--- Document extract ---

Giuseppe Colucci (born 24 August 1980) is an Italian footballer who played as a central midfielder for several Serie A clubs.

Club career

Early career
Colucci started his professional career with Foggia, where he made 39 league appearances, accompanied by a single goal in 2 seasons with the club. After a successful spell with the Foggia, he was transferred to Serie A side Roma. He spent his time on loan at Bordeaux. He played twice for Bordeaux at 1999–2000 UEFA Champions League in March 2000, verse Valencia CF and AC Fiorentina, as second-half substitute.

Verona
In 2000, he was sold to Verona (in direct exchange deal with Alberto Maria Fontana), where he made 38 league appearances in 2 seasons. He then loaned to various Serie A clubs: Modena, Brescia, Reggina and Livorno, where he played more regularly at Modena and Reggina.

--- Set of tasks ---
- a) Rewrite the passage of the Giuseppe Colucci biography starting at "Club career" and ending at "as second-half substitute.", replacing "Roma" with "Lazio".
- b) According to the Giuseppe Colucci biography, how many league appearances did he make for Foggia?
- c) Continue the Giuseppe Colucci biography from the point where it stops.

--- Data extract ---
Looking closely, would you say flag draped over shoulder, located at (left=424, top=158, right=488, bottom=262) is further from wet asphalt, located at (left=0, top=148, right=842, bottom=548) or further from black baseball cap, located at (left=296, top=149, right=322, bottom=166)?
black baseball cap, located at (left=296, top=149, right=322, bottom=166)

--- Task responses ---
- a)
Club career

Early career
Colucci started his professional career with Foggia, where he made 39 league appearances, accompanied by a single goal in 2 seasons with the club. After a successful spell with the Foggia, he was transferred to Serie A side Lazio. He spent his time on loan at Bordeaux. He played twice for Bordeaux at 1999–2000 UEFA Champions League in March 2000, verse Valencia CF and AC Fiorentina, as second-half substitute.

- b) 39

- c)
Catania
In August 2006, Colucci was signed by Catania on a co-ownership deal, and later extended the deal by signing a 3-year deal. Colucci made 23 and 19 starts respectively in the first two seasons. In his third season, he was not made part of the club's future by new coach Walter Zenga and failed to make an appearance that year.

Chievo and Cesena
On 2 February 2009, team-mate Gennaro Sardo and Colucci was transferred to Chievo in 6-month loan and 6-month contract respectively. Colucci was offered a new contract but failed to reach an agreement with Chievo.

In December 2009, he signed a contract with Cesena. He signed a new contract after Cesena remained at Serie A, extended the contract from 30 June 2012 to 30 June 2013.

Pescara
Following Cesena's relegation to Serie B, Colucci was presented on 13 July 2012 by newly promoted Serie A side Pescara as their first two acquisitions of the off-season alongside Elvis Abbruscato.

Reggina
On 22 January 2013, he was bought by Reggina. At the same time Giuseppe Rizzo was loaned to Pescara.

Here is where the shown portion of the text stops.